Voice Commands to Trade on OpenAlgo Platform Using Google Cloud Speech to Text API

Trading platforms are always getting better by using the newest technologies to make things easier and more efficient for users. A great example of this is adding voice command features, which let traders place orders just by voice activated commands. This makes trading faster,handfree and improves the overall experience. In this blog, we’ll show you how to set up a trading system that responds to voice commands, using Google Cloud’s Speech to Text API and OpenAlgo’s trading API.

Sample Voice Command format

MILO BUY 100 RELIANCE
MILO SELL 40 ZOMATO

Setting Up Your Environment

Prerequisites

Before diving into the setup, ensure you have the following prerequisites:

Python 3.x installed
OpenAlgo – Self Hosted & Open Source Algo Platform and OpenAlgo API keys generated
A Google Cloud account with Speech-to-Text API enabled and credentials downloaded

Installing Required Packages

Begin by installing the necessary Python libraries. Open your terminal and execute the following pip commands to install:

pip install pyaudio
pip install google-cloud-speech
pip install python-dotenv
pip install word2number
pip install openalgo

Configuring the Application

Step 1: Environment Setup

Create a .env file in your project directory and populate it with your credentials and other constants:

OPENALGO_API_KEY="your_openalgo_api_key"
OPENALGO_HOST="http://127.0.0.1:5000"
VOICE_ACTIVATE_COMMAND = "MILO"
GOOGLE_APPLICATION_CREDENTIALS="path_to_your_google_credentials.json"
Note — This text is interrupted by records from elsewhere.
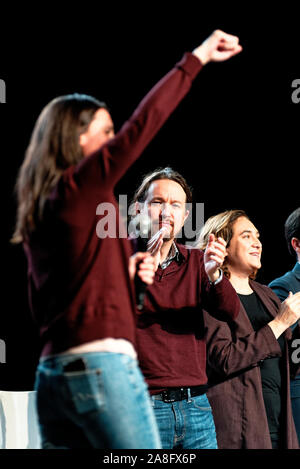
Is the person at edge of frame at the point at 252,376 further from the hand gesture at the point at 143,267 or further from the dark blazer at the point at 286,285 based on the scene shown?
the hand gesture at the point at 143,267

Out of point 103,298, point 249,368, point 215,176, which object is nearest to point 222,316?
point 249,368

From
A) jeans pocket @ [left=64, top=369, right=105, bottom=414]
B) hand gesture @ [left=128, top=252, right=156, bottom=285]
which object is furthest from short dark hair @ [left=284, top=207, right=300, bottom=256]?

This file will store sensitive information securely and make it easily accessible within your application.

Step 2: Audio Configuration

Set up the audio input which will capture your voice commands. This example uses PyAudio for audio capture:

audio = pyaudio.PyAudio()
stream = audio.open(
    format=pyaudio.paInt16,
    channels=1,
    rate=16000,
    input=True,
    frames_per_buffer=1024,
)

Step 3: Google Cloud Speech Client Setup

Configure the Google Cloud Speech API client using the credentials stored in your .env file:

os.environ["GOOGLE_APPLICATION_CREDENTIALS"] = os.getenv("GOOGLE_APPLICATION_CREDENTIALS")
client = speech.SpeechClient()

Step 4: OpenAlgo Client Configuration

Similarly, set up your OpenAlgo API client:

openalgo_client = api(api_key=os.getenv('OPENALGO_API_KEY'), host=os.getenv('OPENALGO_HOST'))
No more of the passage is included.